Which is more important?  The singer or the song?  The Stones say that it's the singer, not the song.

Dirk Bogarde said the same thing as he and John Mills lay dying at the end of the 1961 British movie, The Singer Not the Song.  I have to think that Mick Jagger and Keith Richards must have seen that movie, and that it inspired this song.

The Singer Not the Song was a very odd movie -- it was a commercial flop, but eventually attained a certain cult status thanks to its undercurrents of homoeroticism.   

It is a western, filmed in Mexico by a British director and featuring a mainly British cast (all with impeccable upper-class British accents).  Bogarde plays a church-hating Mexican bandit who reigns over a timid Mexican town.  Mills plays an Irish priest who comes to the village to bring religion back to its residents.  

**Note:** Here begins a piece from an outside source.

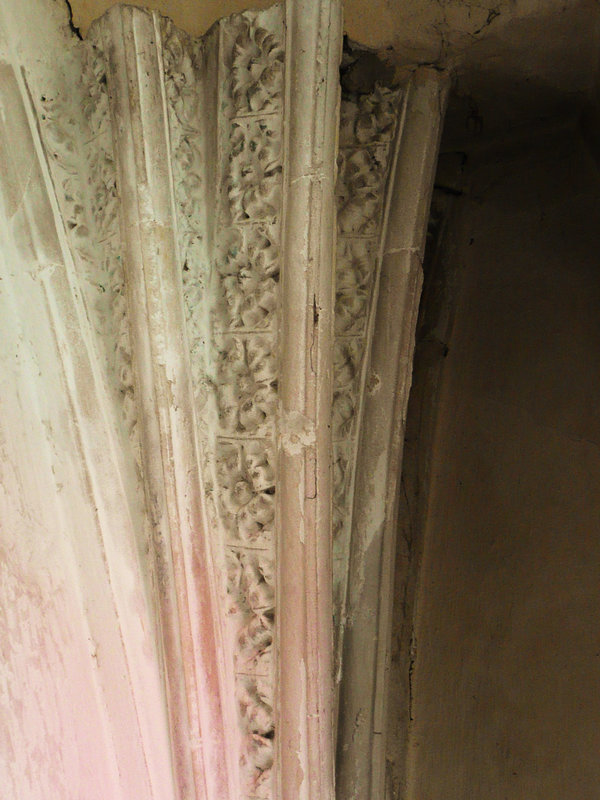 belchamp walter church, essex, john boutetort, c14 tomb canopy with square cut hole to cusps in line with tudor window. contemporary paintings cover the walls.c.1325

Mills tries to reform Bogarde, who eventually comes to respect the priest's courage and integrity.  The two men end up in a truly bizarre love triangle with the daughter of a rich rancher -- she was played by a young French actress, for some reason -- and perhaps with each other.

Dirk Bogarde in The Singer Not the Song
Bogarde, who was gay but very closeted at the time, wore a rather remarkable pair of skin-tight leather pants in the film.  A 2011 story in a British newspaper says that after the movie was screened for the press, 

critics sniggered loudly at those leather trousers and went home to write reviews that wondered whether The Singer Not the Song was about "the love that dare not speak its name." 

The writer of that article went on to say that the movie is "of such telegraphic queerness" that it's hard to believe that Bogarde remained the idol of many British teenage girls after its release.

The film ends with the death of both the outlaw and the priest in a shootout in the town plaza.  As they lay dying, the priest embraces the outlaw, begging him to say an act of contrition and save his soul.  The outlaw's last words are "It's the singer, not the song" -- he apparently means that while he will never accept the teachings of the church, he did respect and believe in the priest.

Here's the climax of The Singer not the Song:

I'm guessing that the meaning of "it's the singer, not the song" in the Rolling Stones song is that what's important isn't for a man to be with a woman -- what's important is to be with the right woman.  

In the first two verses, the singer believes he is with the right woman.  But things seem to have taken a turn for the worse in the third verse, which has subtly different words.  

Instead of having a "feeling inside that I know must be right" (verses one and two),  the singer says in the third verse that he has a "feeling inside" that there's something wrong and "I know I must be right" about that bad feeling.

Let's put the movie and the song aside for a moment, and consider the broader question.  What is more important?  The singer?  Or the song?

Years ago, there was a Roz Chast cartoon in the New Yorker that featured some poor soul being asked whether a certain experience had been 

A.  More fun than a barrel of monkeys

B.  Less fun than a barrel of monkeys

C.  Exactly as much fun as a barrel of monkeys  

The correct answer is C.  In other words, the singer is exactly as important as the song -- or vice versa, if you prefer.